Work to do => Return every one of the items below word for word, leaving out the pictures.

(Stored data)
>>>

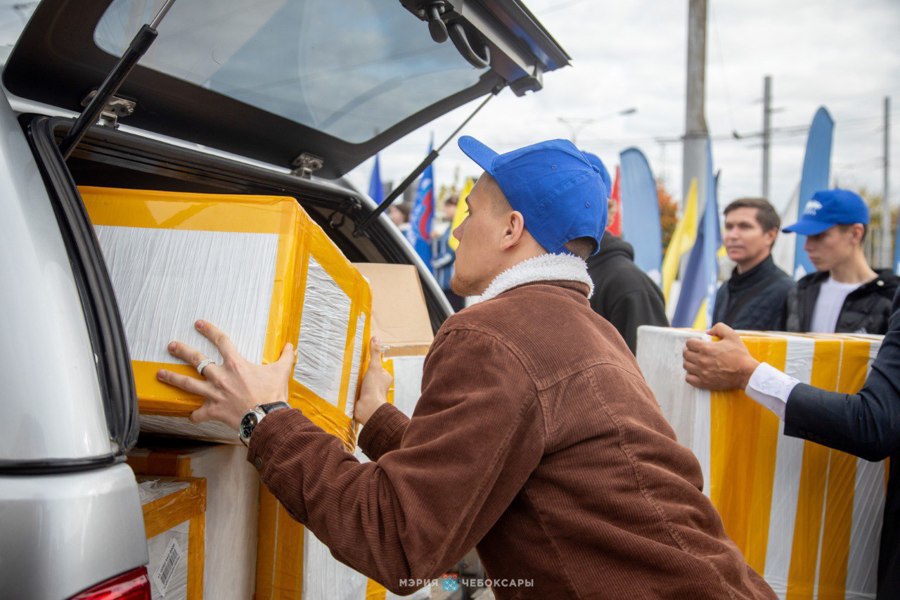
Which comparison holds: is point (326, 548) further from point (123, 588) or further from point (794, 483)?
point (794, 483)

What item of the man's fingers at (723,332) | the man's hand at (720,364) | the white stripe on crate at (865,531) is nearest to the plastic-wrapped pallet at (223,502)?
→ the man's hand at (720,364)

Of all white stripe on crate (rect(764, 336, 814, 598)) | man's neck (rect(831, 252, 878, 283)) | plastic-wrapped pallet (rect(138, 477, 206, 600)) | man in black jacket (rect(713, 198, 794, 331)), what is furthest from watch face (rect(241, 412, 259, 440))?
man in black jacket (rect(713, 198, 794, 331))

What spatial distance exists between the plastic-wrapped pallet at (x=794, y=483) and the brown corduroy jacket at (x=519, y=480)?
0.85m

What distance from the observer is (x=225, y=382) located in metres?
1.39

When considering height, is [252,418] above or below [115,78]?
below

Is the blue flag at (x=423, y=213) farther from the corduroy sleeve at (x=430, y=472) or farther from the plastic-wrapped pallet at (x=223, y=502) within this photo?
the corduroy sleeve at (x=430, y=472)

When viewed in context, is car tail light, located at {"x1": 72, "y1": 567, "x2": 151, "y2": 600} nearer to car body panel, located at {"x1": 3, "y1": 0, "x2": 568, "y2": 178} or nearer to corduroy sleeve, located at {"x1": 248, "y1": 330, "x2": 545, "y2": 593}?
corduroy sleeve, located at {"x1": 248, "y1": 330, "x2": 545, "y2": 593}

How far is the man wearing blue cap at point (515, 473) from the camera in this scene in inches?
52.3

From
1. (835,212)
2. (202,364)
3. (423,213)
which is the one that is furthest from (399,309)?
(423,213)

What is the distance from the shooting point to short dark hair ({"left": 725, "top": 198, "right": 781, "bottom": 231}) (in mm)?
4316

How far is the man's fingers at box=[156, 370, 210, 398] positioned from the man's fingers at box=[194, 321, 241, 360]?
0.22 ft

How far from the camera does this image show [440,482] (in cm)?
131

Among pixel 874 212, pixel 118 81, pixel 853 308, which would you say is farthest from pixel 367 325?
pixel 874 212

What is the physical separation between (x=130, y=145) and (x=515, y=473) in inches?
49.2
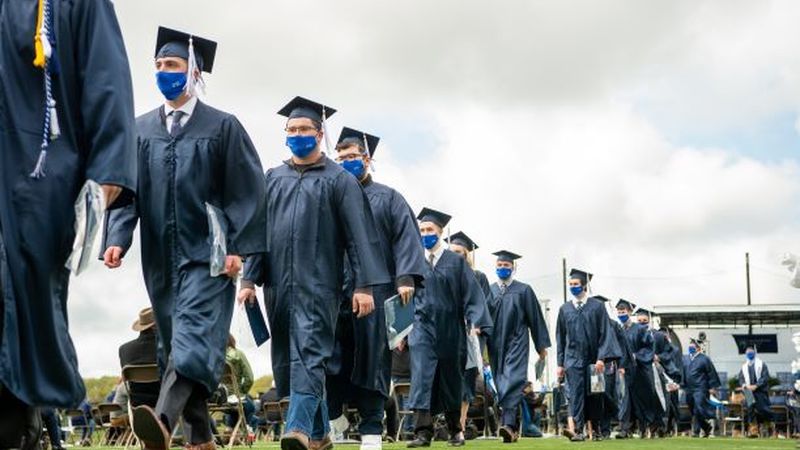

<<<

Answer to this exercise =>
Which comparison holds: is point (326, 548) further from point (123, 588) or further from point (794, 483)?
point (794, 483)

What item of the man's fingers at (723,332) | the man's hand at (720,364) | the white stripe on crate at (865,531) is nearest to the plastic-wrapped pallet at (223,502)?
→ the man's hand at (720,364)

Of all white stripe on crate (rect(764, 336, 814, 598)) | man's neck (rect(831, 252, 878, 283)) | plastic-wrapped pallet (rect(138, 477, 206, 600)) | man in black jacket (rect(713, 198, 794, 331)), what is furthest from watch face (rect(241, 412, 259, 440))?
man in black jacket (rect(713, 198, 794, 331))

What spatial distance exists between the plastic-wrapped pallet at (x=794, y=483) and the brown corduroy jacket at (x=519, y=480)?
0.85m

What distance from the observer is (x=225, y=382) located in metres?
1.39

When considering height, is [252,418] above or below [115,78]?
below

Is the blue flag at (x=423, y=213) farther from the corduroy sleeve at (x=430, y=472) or farther from the plastic-wrapped pallet at (x=223, y=502) within this photo?
the corduroy sleeve at (x=430, y=472)

When viewed in context, is car tail light, located at {"x1": 72, "y1": 567, "x2": 151, "y2": 600} nearer to car body panel, located at {"x1": 3, "y1": 0, "x2": 568, "y2": 178} or nearer to corduroy sleeve, located at {"x1": 248, "y1": 330, "x2": 545, "y2": 593}?
corduroy sleeve, located at {"x1": 248, "y1": 330, "x2": 545, "y2": 593}

How far is the man wearing blue cap at point (515, 473) from the camera in this scene in inches?
52.3

From
1. (835,212)
2. (202,364)
3. (423,213)
which is the one that is furthest from (399,309)?
(423,213)

What is the distance from the shooting point to short dark hair ({"left": 725, "top": 198, "right": 781, "bottom": 231}) (in mm)?
4316

How far is the man's fingers at box=[156, 370, 210, 398] positioned from the man's fingers at box=[194, 321, 241, 360]?
0.22 ft

How far from the camera does this image show [440,482] (in cm)?
131

Among pixel 874 212, pixel 118 81, pixel 853 308, which would you say is farthest from pixel 367 325?
pixel 874 212

What is the physical separation between (x=130, y=145) and (x=515, y=473) in inches?
49.2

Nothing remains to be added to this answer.